C2F seam loss only aligns at a single point and does not account for curvature matching between ODE segments; significant differences in 2nd-order derivatives could still produce artifacts.
The relationship between stability and generalization is left as future work—higher stability might imply "memorizing the training set"; balancing stability with diversity remains an open question.

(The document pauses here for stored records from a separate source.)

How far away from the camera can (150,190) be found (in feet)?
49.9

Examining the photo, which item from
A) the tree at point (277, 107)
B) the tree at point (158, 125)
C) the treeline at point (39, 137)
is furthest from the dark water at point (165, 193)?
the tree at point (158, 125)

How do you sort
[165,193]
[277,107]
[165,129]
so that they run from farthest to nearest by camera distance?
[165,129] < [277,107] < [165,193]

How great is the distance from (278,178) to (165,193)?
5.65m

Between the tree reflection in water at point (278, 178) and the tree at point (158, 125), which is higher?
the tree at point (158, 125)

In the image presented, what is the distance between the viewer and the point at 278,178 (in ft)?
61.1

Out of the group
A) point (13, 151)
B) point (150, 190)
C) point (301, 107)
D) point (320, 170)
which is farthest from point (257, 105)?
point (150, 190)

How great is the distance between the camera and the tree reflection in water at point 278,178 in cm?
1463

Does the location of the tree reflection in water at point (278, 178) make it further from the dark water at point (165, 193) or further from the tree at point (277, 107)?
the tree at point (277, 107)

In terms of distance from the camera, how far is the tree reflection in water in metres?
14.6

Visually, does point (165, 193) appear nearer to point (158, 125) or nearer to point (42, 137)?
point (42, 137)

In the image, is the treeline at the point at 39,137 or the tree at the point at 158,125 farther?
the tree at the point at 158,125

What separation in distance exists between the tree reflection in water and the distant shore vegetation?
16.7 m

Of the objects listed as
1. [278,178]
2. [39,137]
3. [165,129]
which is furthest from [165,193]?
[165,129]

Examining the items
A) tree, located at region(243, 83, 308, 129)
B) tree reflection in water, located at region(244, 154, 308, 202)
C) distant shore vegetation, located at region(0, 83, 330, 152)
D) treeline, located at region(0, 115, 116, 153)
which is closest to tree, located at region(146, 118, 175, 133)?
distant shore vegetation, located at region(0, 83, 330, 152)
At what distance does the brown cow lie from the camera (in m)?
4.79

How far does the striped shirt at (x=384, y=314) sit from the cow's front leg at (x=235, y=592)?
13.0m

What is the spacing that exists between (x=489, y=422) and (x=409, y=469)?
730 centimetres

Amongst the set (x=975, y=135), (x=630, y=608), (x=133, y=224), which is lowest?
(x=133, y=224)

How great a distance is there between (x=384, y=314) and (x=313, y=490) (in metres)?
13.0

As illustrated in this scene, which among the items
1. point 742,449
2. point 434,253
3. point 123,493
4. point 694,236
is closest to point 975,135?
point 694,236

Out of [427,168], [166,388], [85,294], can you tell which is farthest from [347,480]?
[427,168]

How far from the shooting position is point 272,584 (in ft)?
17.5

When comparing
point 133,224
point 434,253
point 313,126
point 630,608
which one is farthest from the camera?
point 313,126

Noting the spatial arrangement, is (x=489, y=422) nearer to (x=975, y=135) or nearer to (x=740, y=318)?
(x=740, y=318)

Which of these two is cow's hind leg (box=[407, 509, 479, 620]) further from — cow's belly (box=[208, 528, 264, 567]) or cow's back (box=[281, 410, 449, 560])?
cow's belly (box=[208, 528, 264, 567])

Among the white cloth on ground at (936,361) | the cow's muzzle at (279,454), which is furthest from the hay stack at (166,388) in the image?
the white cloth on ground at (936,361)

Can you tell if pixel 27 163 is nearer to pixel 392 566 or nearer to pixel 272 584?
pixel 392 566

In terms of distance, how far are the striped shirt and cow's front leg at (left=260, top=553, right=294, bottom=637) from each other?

vs. Kadkhodaie 2024: They observed convergence in score-based diffusion in pixel space; this paper moves the phenomenon to latent FM, provides theoretical grounding, and creates practical tools.
vs. Bertrand 2025: Bertrand provided the FM closed-form to study generalization; this paper "repurposes" the softmax-peaked nature to justify pruning feasibility.
vs. Dataset Distillation / Coreset: This work demonstrates that simple cluster-balanced pruning on LFM can outperform complex coreset methods, providing a clean baseline for data efficiency in generative models.

Rating¶

Novelty: ⭐⭐⭐⭐ Stability and C2F are not entirely new, but this is the first systematic application and theoretical explanation for LFM.
Experimental Thoroughness: ⭐⭐⭐⭐⭐ Comprehensive coverage across three datasets, six pruning criteria, and five perturbation types.
Writing Quality: ⭐⭐⭐⭐ Clear formalization; Figure 4's perturbation categorization is visually impactful.
Value: ⭐⭐⭐⭐⭐ Significant engineering value (2.15× speedup + 50% data reduction) and actionable guidance on LFM stability boundaries.